Wir können kein Bauland horten. Dazu kommt, dass ein solcher Landkauf immer auch viel kostet und ein Risiko darstellt. Wir müssen solche Investitionen auch finanziell stemmen können.

Haben Sie bereits konkrete Pläne, wie die neue Halle aussehen könnte?

Nein, noch nicht. Ich denke aber, dass sie sich nicht wesentlich von der bestehenden Halle unterscheiden wird.

Wie sieht der Zeitplan aus?

Es ist nicht absehbar, wann wir mit der Realisierung beginnen können. Wir stehen jetzt am Anfang eines Rechtsverfahrens und das kann jahrelang dauern.

Bereits bei der Planung der nun bestehenden Halle gab es Probleme bei der Umzonung. Jetzt hat der WWF Rekurs zu einer abgewiesenen Einsprache gemacht. Ist das ein Déjà-vu?
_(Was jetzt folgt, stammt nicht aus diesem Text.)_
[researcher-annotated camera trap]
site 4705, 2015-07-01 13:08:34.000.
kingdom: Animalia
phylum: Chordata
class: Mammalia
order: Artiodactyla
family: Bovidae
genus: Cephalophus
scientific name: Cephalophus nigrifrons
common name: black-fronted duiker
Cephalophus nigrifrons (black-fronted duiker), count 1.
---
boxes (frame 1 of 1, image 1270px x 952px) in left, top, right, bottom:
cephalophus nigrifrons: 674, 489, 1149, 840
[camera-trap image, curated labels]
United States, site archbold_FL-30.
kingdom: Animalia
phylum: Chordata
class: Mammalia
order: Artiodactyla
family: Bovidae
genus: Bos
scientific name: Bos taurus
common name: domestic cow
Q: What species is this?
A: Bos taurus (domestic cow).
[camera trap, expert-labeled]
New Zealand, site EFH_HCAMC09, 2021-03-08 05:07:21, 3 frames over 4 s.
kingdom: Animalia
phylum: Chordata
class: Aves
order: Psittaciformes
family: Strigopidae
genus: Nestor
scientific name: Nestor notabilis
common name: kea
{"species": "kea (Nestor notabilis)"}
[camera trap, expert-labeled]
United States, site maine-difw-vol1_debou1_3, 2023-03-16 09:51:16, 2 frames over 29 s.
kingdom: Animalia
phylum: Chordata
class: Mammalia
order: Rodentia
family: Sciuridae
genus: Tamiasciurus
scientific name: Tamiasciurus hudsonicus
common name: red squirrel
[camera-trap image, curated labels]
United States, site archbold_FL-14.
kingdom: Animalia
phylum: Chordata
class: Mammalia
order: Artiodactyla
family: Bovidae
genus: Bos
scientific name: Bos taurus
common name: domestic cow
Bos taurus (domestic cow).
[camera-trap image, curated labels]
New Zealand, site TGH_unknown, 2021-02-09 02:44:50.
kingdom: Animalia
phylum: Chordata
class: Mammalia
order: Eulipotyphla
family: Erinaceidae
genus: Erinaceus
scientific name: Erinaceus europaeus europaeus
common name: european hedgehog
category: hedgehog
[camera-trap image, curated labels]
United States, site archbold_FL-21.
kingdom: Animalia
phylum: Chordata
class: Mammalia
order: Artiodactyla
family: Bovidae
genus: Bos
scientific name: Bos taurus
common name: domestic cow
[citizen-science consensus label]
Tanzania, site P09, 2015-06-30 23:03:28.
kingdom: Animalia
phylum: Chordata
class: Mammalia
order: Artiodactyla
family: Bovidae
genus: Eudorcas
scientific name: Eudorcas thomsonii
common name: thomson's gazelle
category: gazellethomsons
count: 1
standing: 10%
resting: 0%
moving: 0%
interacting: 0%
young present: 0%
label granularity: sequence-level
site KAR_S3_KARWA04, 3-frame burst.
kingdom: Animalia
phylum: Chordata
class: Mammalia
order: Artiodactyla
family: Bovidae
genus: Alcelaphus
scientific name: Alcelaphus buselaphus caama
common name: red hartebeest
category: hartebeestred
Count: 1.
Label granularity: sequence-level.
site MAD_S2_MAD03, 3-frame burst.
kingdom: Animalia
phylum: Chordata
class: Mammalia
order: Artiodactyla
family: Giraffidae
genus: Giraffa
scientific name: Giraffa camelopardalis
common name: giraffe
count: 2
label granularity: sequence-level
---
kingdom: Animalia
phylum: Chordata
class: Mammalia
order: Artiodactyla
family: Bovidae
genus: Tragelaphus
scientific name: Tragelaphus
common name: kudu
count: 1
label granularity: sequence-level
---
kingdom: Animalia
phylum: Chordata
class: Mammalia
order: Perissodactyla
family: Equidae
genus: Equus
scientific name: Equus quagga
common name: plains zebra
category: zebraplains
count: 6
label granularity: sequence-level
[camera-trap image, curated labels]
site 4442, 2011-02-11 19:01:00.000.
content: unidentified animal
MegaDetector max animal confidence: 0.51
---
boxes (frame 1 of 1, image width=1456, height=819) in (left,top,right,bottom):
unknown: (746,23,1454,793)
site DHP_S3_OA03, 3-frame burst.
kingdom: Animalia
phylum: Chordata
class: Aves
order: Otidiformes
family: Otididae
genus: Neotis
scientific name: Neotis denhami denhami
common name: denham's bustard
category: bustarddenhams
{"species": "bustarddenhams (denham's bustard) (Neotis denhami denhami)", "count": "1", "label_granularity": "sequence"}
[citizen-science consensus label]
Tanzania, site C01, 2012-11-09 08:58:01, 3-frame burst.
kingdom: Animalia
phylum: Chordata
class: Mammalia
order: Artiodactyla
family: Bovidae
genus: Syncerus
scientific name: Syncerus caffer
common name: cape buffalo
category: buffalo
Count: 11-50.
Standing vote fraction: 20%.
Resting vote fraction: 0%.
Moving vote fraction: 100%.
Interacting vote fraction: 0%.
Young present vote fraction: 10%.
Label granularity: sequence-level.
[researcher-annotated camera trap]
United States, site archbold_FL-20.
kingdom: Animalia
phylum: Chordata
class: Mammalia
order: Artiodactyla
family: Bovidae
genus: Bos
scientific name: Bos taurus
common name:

Ja, wir sind diesbezüglich trainiert und ein solches Verfahren erschreckt uns nicht. Es gibt mir aber schon zu denken, dass es heute nötig ist zu kämpfen, um letztlich Arbeitsplätze zu sichern. Früher wurde ein Unternehmer getadelt, wenn er keine Baulandreserven für sein Unternehmen hatte. Heute wird ein Unternehmer durch lange Verfahren gestraft, wenn man eine solche möchte.